- [TASK PROMPT] When you find the line with "[camera-trap image, curated labels]" among the records below, reproduce it and each line after it exactly, ending with the line with "category: hedgehog".

[[ ENTRIES SHOWN open ]]

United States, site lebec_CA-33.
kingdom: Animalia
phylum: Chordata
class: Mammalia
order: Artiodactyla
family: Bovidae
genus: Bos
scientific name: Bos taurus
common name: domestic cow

[[ ENTRIES SHOWN closed ]]
[[ ENTRIES SHOWN open ]]

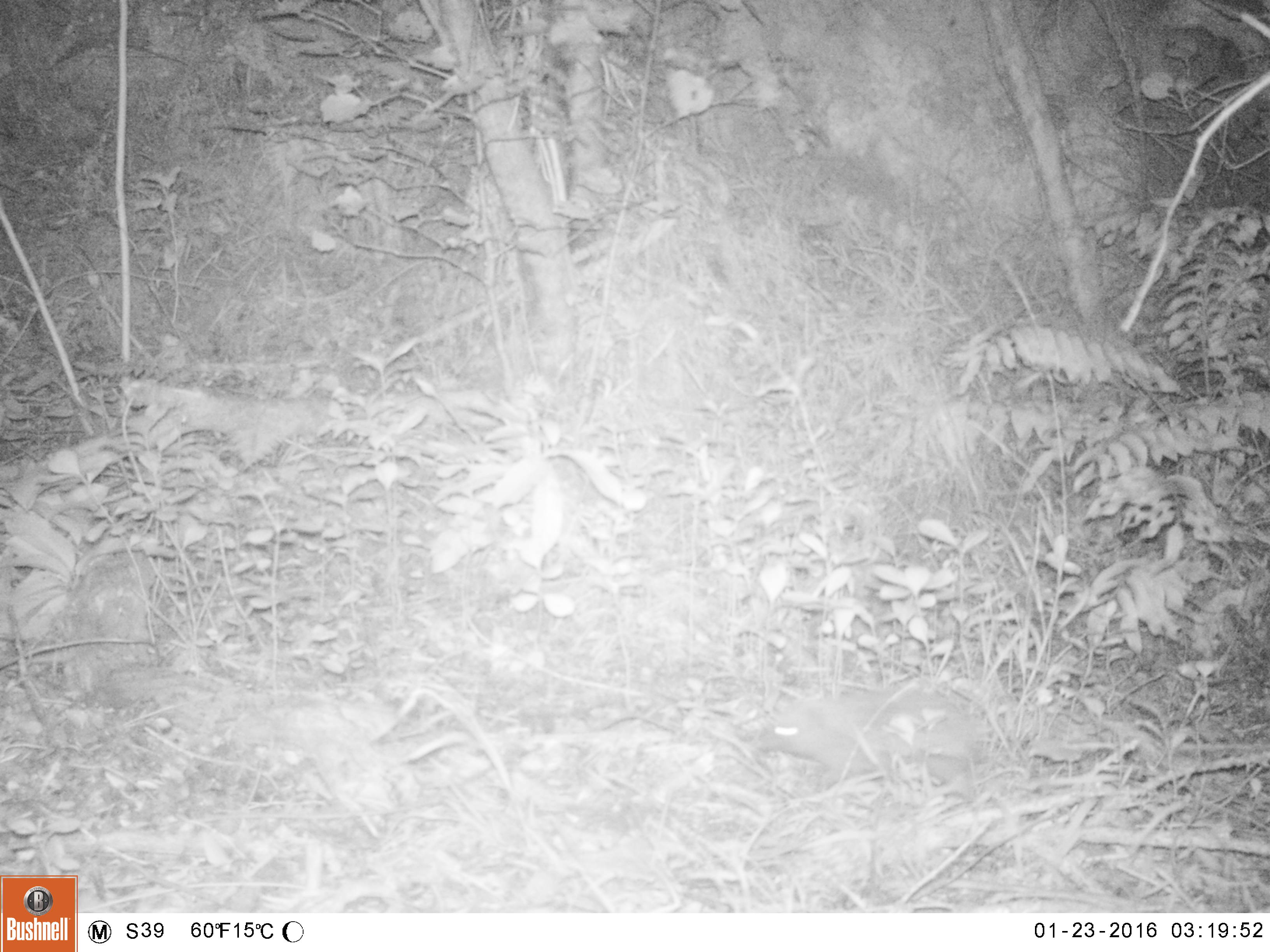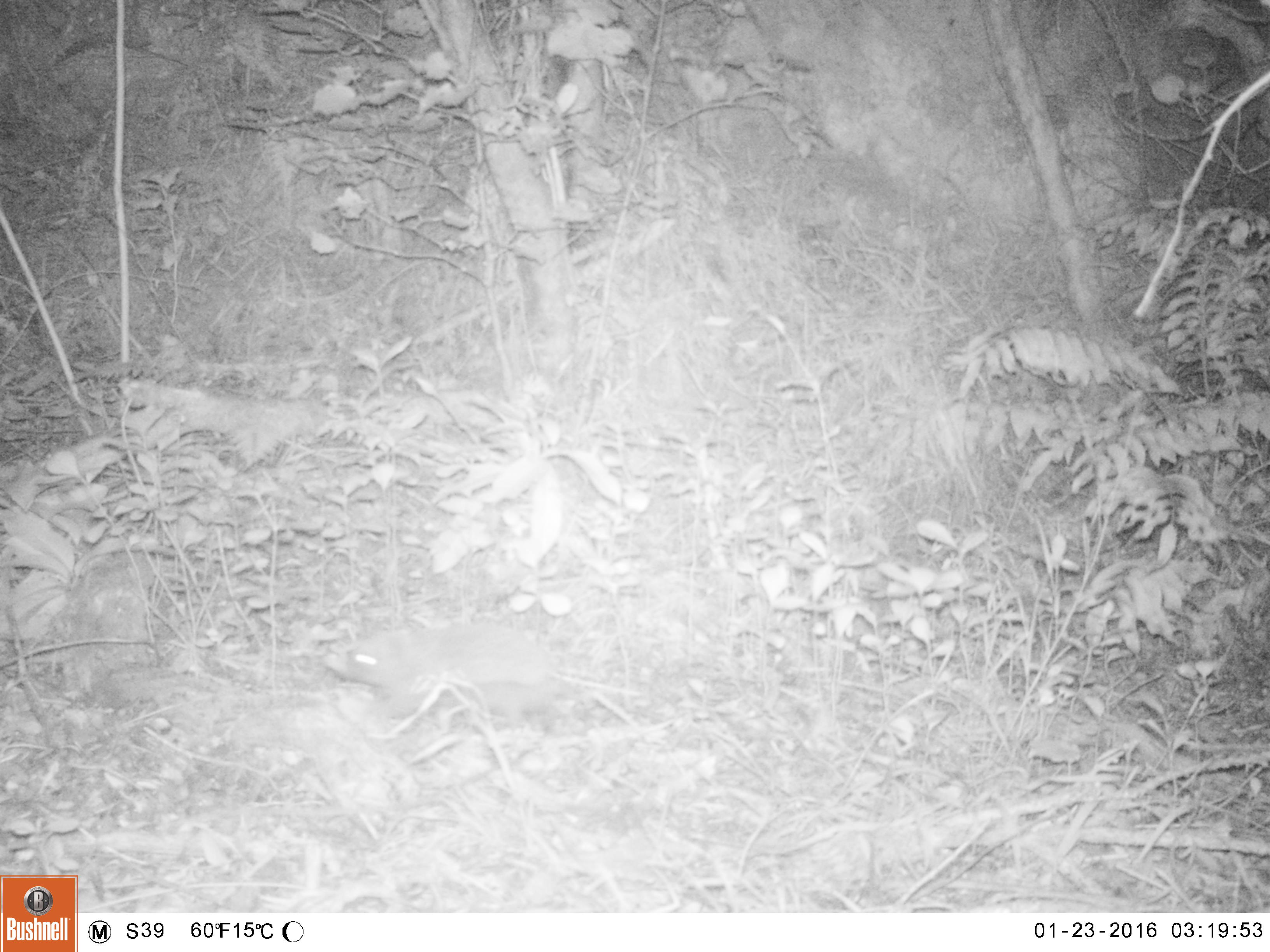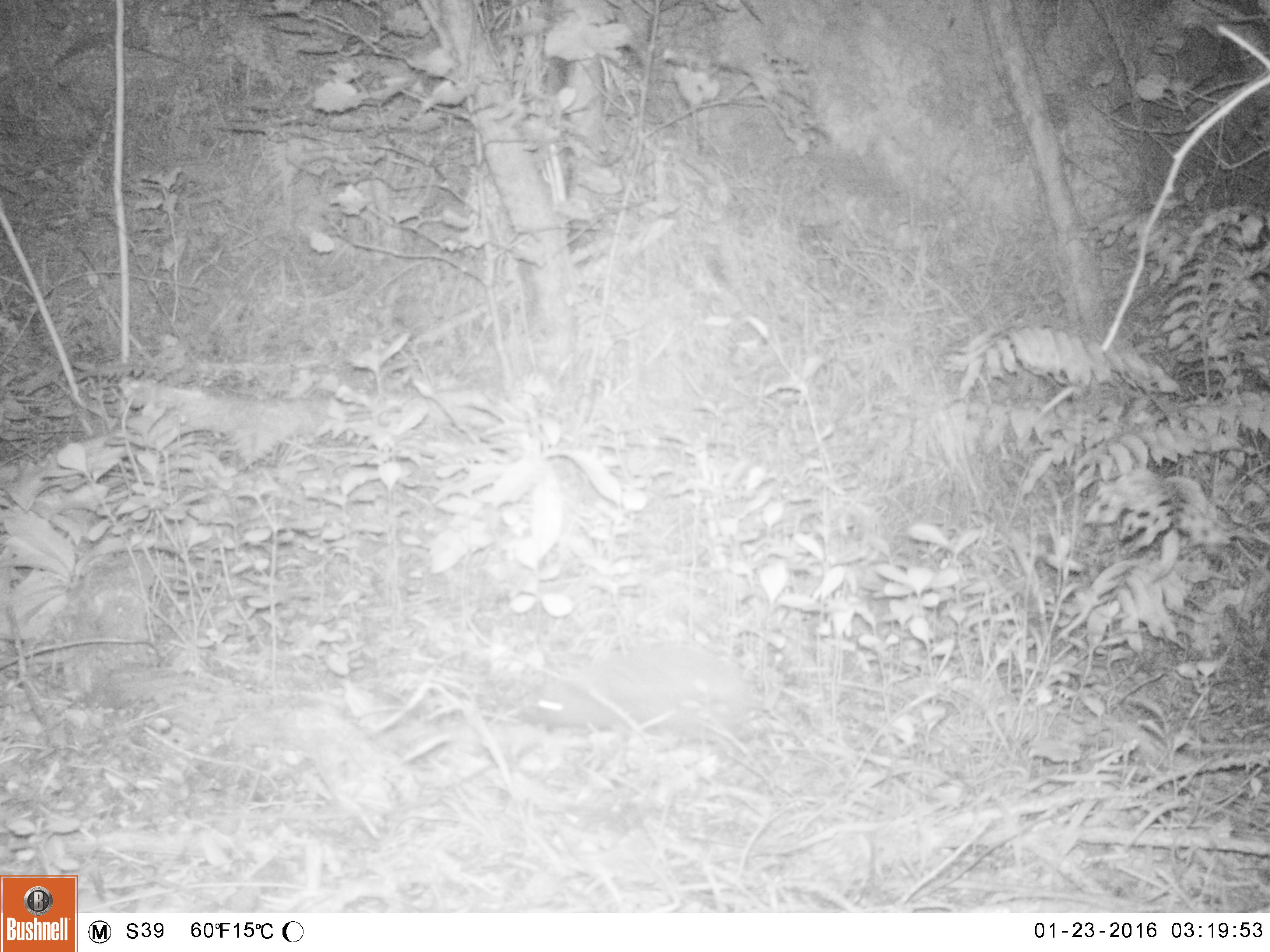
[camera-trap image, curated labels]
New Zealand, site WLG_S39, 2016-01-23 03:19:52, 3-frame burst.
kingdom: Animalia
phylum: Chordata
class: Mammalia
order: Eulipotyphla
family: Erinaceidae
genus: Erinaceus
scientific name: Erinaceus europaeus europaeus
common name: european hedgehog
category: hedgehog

[[ ENTRIES SHOWN closed ]]
[[ ENTRIES SHOWN open ]]

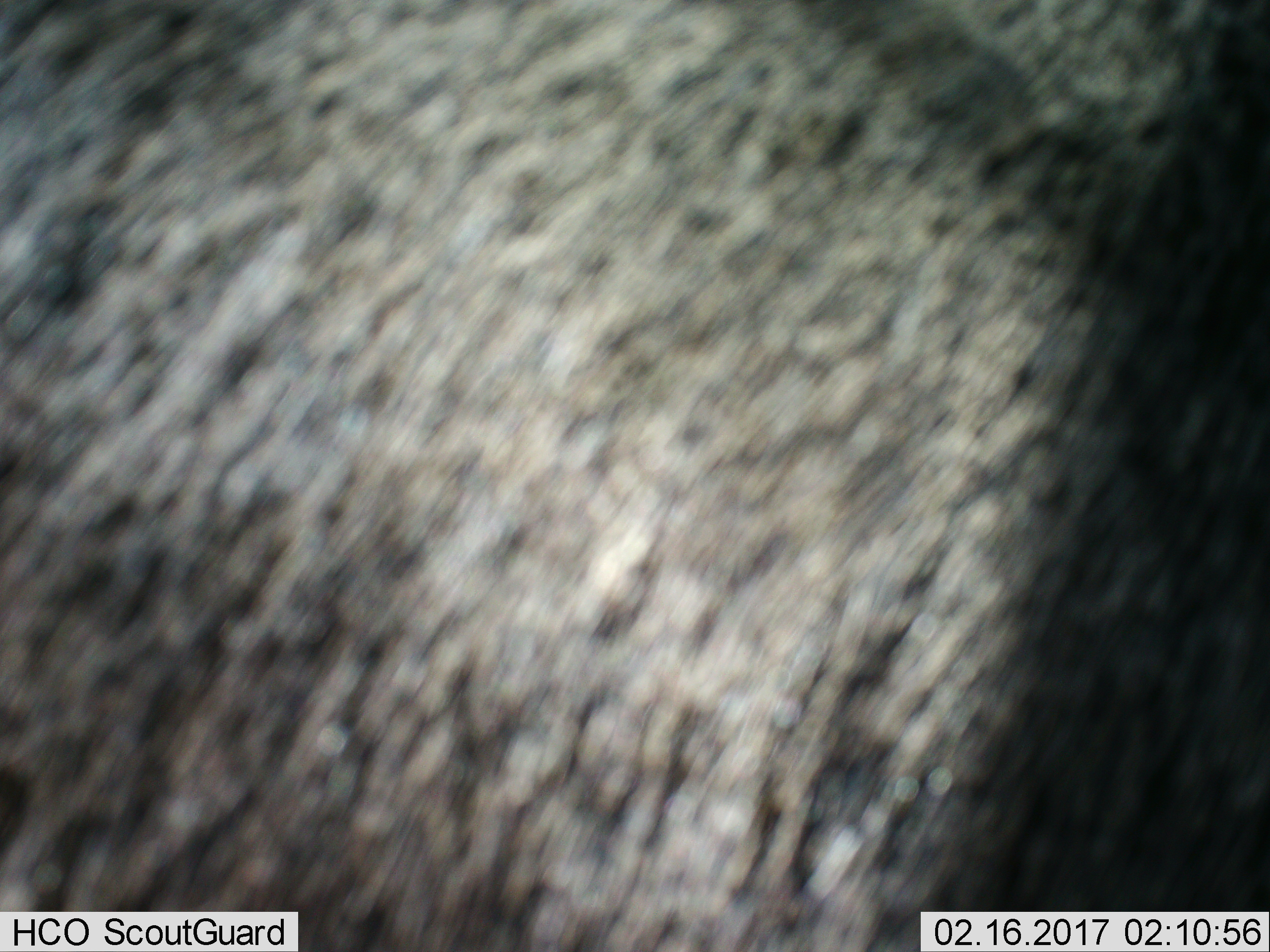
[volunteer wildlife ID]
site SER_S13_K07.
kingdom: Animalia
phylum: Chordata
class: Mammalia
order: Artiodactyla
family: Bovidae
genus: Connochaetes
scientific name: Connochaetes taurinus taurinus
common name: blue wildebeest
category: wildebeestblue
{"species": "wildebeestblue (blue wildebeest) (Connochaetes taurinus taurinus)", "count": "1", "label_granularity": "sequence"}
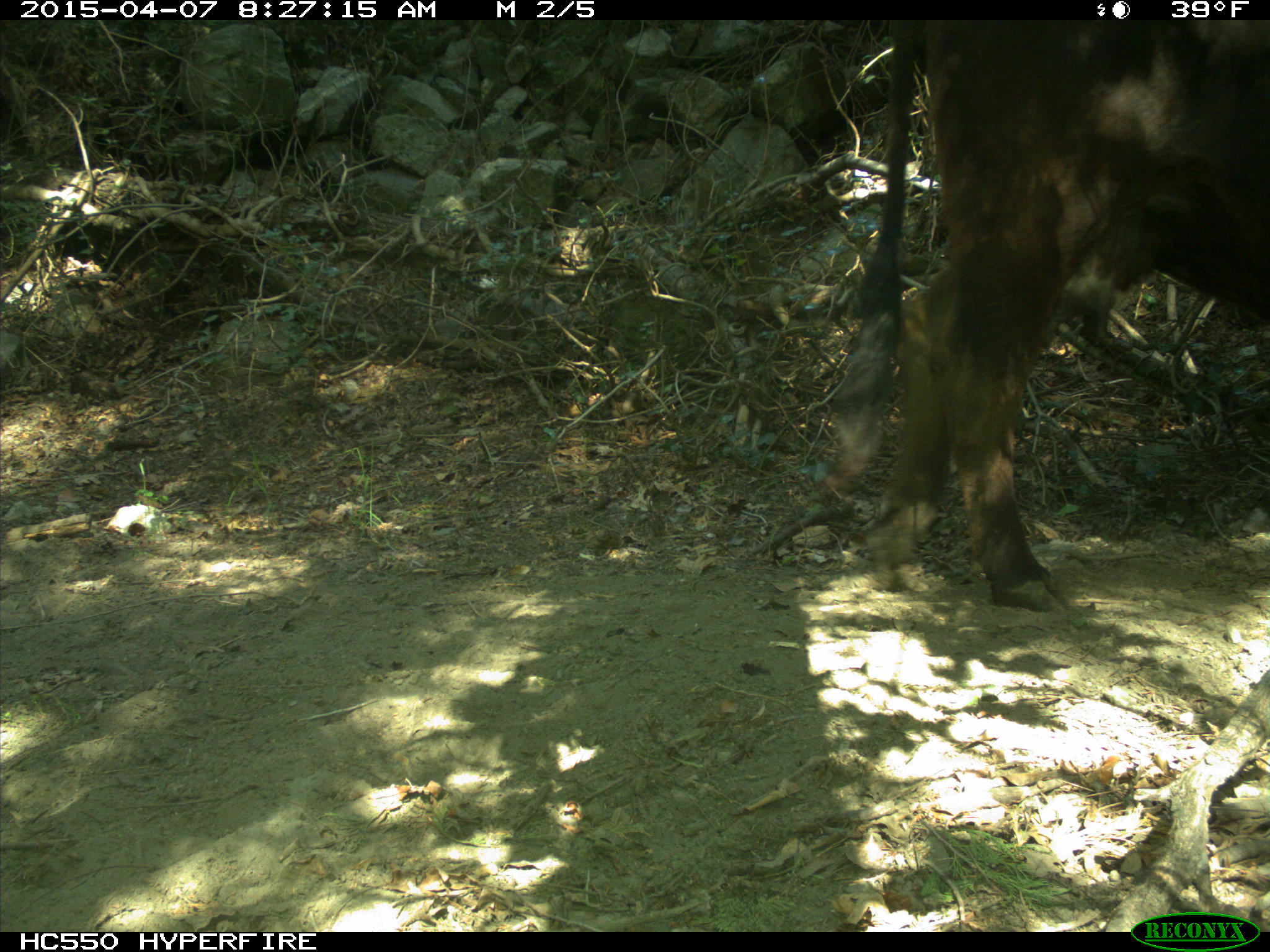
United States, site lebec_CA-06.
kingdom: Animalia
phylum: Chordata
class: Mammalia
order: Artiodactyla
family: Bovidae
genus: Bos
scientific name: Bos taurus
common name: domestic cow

[[ ENTRIES SHOWN closed ]]

- [TASK SOLUTION]
[camera-trap image, curated labels]
New Zealand, site WLG_S39, 2016-01-23 03:19:52, 3-frame burst.
kingdom: Animalia
phylum: Chordata
class: Mammalia
order: Eulipotyphla
family: Erinaceidae
genus: Erinaceus
scientific name: Erinaceus europaeus europaeus
common name: european hedgehog
category: hedgehog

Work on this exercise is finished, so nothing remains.